Die Popkultur der Wüste

MUSIK Am Sonntag spielt die „Queen of Desert Blues“ Khaira Arbyi im Lido. Wie viele andere Künstler_innen Westafrikas floh sie vor einem zerstörerischen Dschihad. Ein Film erzählt vom musikalischen Widerstand Malis

Die Musik im Vielvölkerstaat Mali transportiert universale Werte

von Janto Rößner

Am 22. August 2012 hörte man von den Rundfunkstationen Nordmalis folgendes State­ment: „Wir, die Mudschaheddin von Gao, Timbuktu und Kidal, verbieten ab dem heutigen Tag die Ausstrahlung westlicher Musik auf allen Radiostationen des islamischen Gebiets. Wir wollen Satans Musik nicht.“

Diese Worte stammen von Ould Abdel Kader, einem Sprecher der Mujao-Organisation, einer der drei im Norden Malis operierenden islamistischen Gruppen, die den Dschihad predigten und die Scharia von der malischen Stadt Gao im Norden des Landes aus zeitweise etablieren konnte. Gao wurde zuletzt 2012 von islamistischen Gruppen eingenommen. Sie hatten den seit 1963 immer wieder aufflammenden Unabhängigkeitskampf der Tuareg für ihre eigenen Interessen genutzt. Die MNLA (Nationale Bewegung für die Befreiung des Azawad), eine von Tuareg geführte paramilitärische Vereinigung, hatte sich wiederum zum eigenen Nutzen kurzzeitig mit den Islamisten zusammengetan. Während allerdings die Tuareg im Frühjahr 2012 einen Staat „im Einklang mit den Grundsätzen der Vereinten Nationen“ ausriefen, stellten sich die radikalen Kräfte gegen eine Revolution, „die nicht im Namen des Islam geschieht“. Die aus undurchsichtigen Quellen massiv subventionierten Dschihadisten vertrieben die ehemaligen Verbündeten aus den gemeinsam eroberten Schaltzentren Gao, Kidal und Timbuktu. Erst Anfang 2013 konnte die malische Armee die Gotteskrieger mit Hilfe einer militärischen Intervention der Franzosen zurückdrängen.
━━━━━━━━━━━━━━━━━━━━
== Aufgabenstellung ==
Schreibe den Artikel über Musik und Dschihad in Mali weiter, beginnend nach dem Satz, der mit „zurückdrängen“ endet.

== Bereitgestellte Daten ==
━━━━━━━━━━━━━━━━━━━━
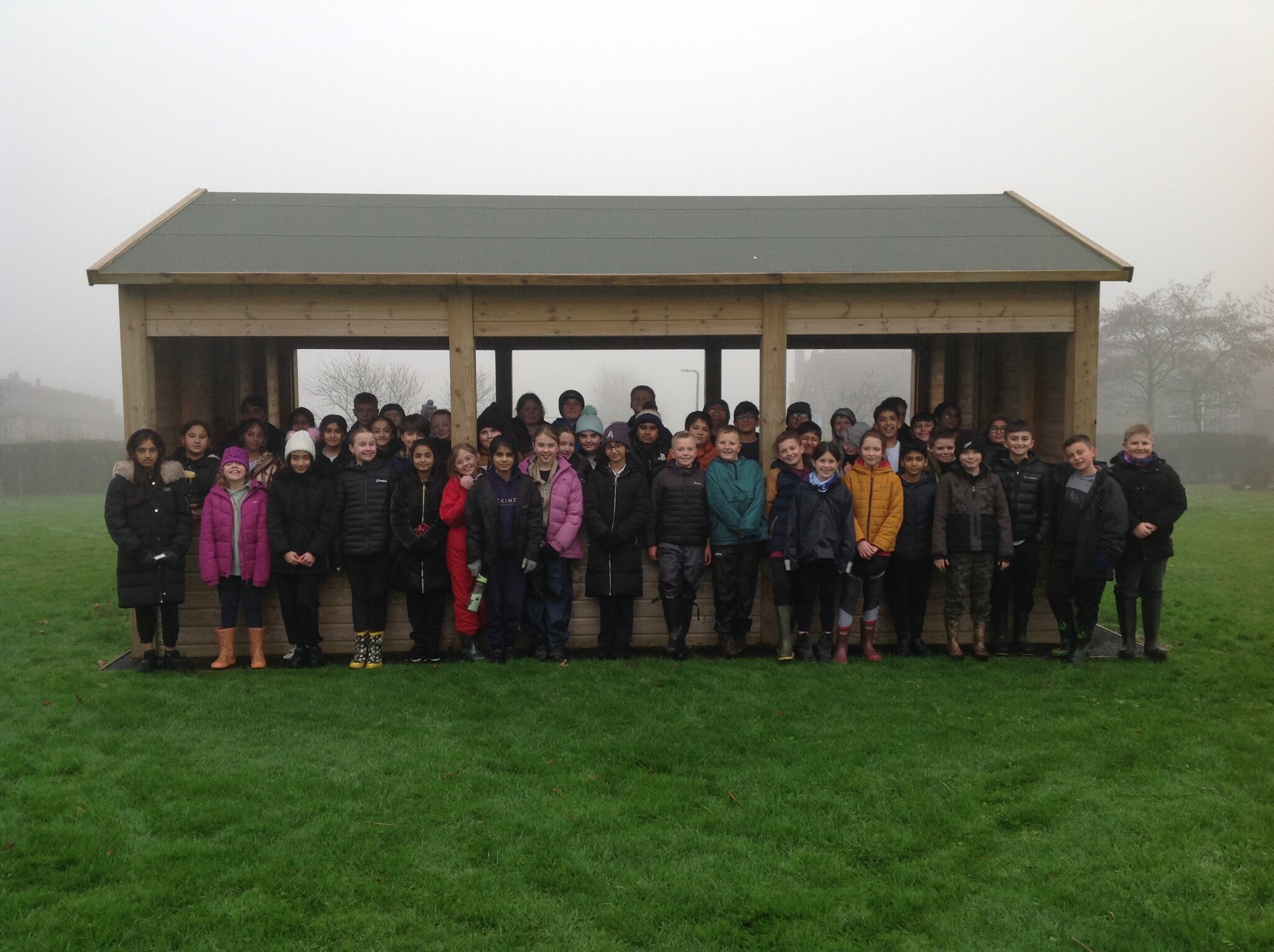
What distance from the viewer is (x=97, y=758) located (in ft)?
15.4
━━━━━━━━━━━━━━━━━━━━
== Lösung der Aufgabe ==
Schon in den 1990er Jahren waren pakistanische Salafisten nach Bamako gekommen. „Die Leute sahen sie mit ihren Bärten und weißen Gewändern“, erinnert sich Manny Ansar, Gründer des weltberühmten Festival au Désert, „sie waren nett.“ Zu dieser Zeit bestimmte der na­tio­na­listische Unabhängigkeitskampf der Tuareg im Norden Malis die öffentliche Aufmerksamkeit. Damals managte Ansar die mit einem Grammy ausgezeichnete Tuareg-Band Tinariwen, welche aktiv an Revolten teilgenommen hatte und die langsame Radikalisierung in ihrem Umfeld miterlebte. „Es gab eine Art psychologischer Vorbereitung,“ sagt An­sar, „dann begannen sich bestimmte Freunde Stück für Stück aus unserem Kreis zu lösen. Ihnen gefiel mein Lifestyle nicht mehr, das Reisen, meine Freundschaft zu Europäern und Amerikanern, die Festivals, Musiker, Alkohol, das schöne Leben.“ Mit der uneingeschränkten Machtübernahme der Dschihadisten 2012, wurden ein solches Leben tabuisiert.

Für die Musiker im Norden Malis, gleich ob Songhai, Bambara, Berber oder Tuareg, kam dies einem Verbot zu atmen gleich. ­Generationenübergreifend, unabhängig von Volkszugehörigkeit und abseits der Traditionalität transportiert die Musik in diesem Vielvölkerstaat universale Werte und Geschichte. Auch in der Popkultur. Tradi­tio­nell hat die mündliche Überlieferung im Vergleich zur europäischen Kultur einen sehr viel höheren Stellenwert als die schriftliche. Der kanadische Geisteswissenschaftler Marshall McLuhan sieht in der typografischen Kultur des Westens den Grund für die „Reduktion unserer gesamten Sinneserfahrung auf den Bereich eines einzigen Sinnes“. Ein Buch liest man allein. Die mündliche Überlieferung verlangt nach Präsenz, Geselligkeit, sozialen Fähigkeiten, Beobachtungsgabe und Erinnerungsvermögen. Die Aufnahme von Wissen findet durch eine ganzheitliche Sinneserfahrung statt und die Musik ist Kommunikationsmittel und Medium für die Vermittlung von Wissen.

Bevor die Extremisten schließlich aus den Städten zurückgedrängt wurden, nahmen sie ortsansässigen Musikern ihre Instrumente ab und verbrannten sie. Sie sammelten säckeweise Kassetten ein, plünderten einzigartige Archive mit einmaligen Aufnahmen und verbrannten auch diese. Sie zerstörten Radiostationen und Studios, und nicht zuletzt drohten sie den Künstlern mit Verfolgung und Tod.

Dies alles zwang viele Musiker zur Flucht aus ihren Heimatstädten. So auch Khaira Arby, international bekannte Sängerin aus Timbuktu, auch „Queen of Desert Blues“ genannt. Auch die mittlerweile bei ­Atlantic Records verpflichtete Band Song­hoy Blues, deren Mitglieder zu drei Vierteln aus Timbuktu und Gao geflohen waren, kämpft mit musikalischen Mitteln um die Sichtbarmachung der Pro­ble­me, nicht nur Malis.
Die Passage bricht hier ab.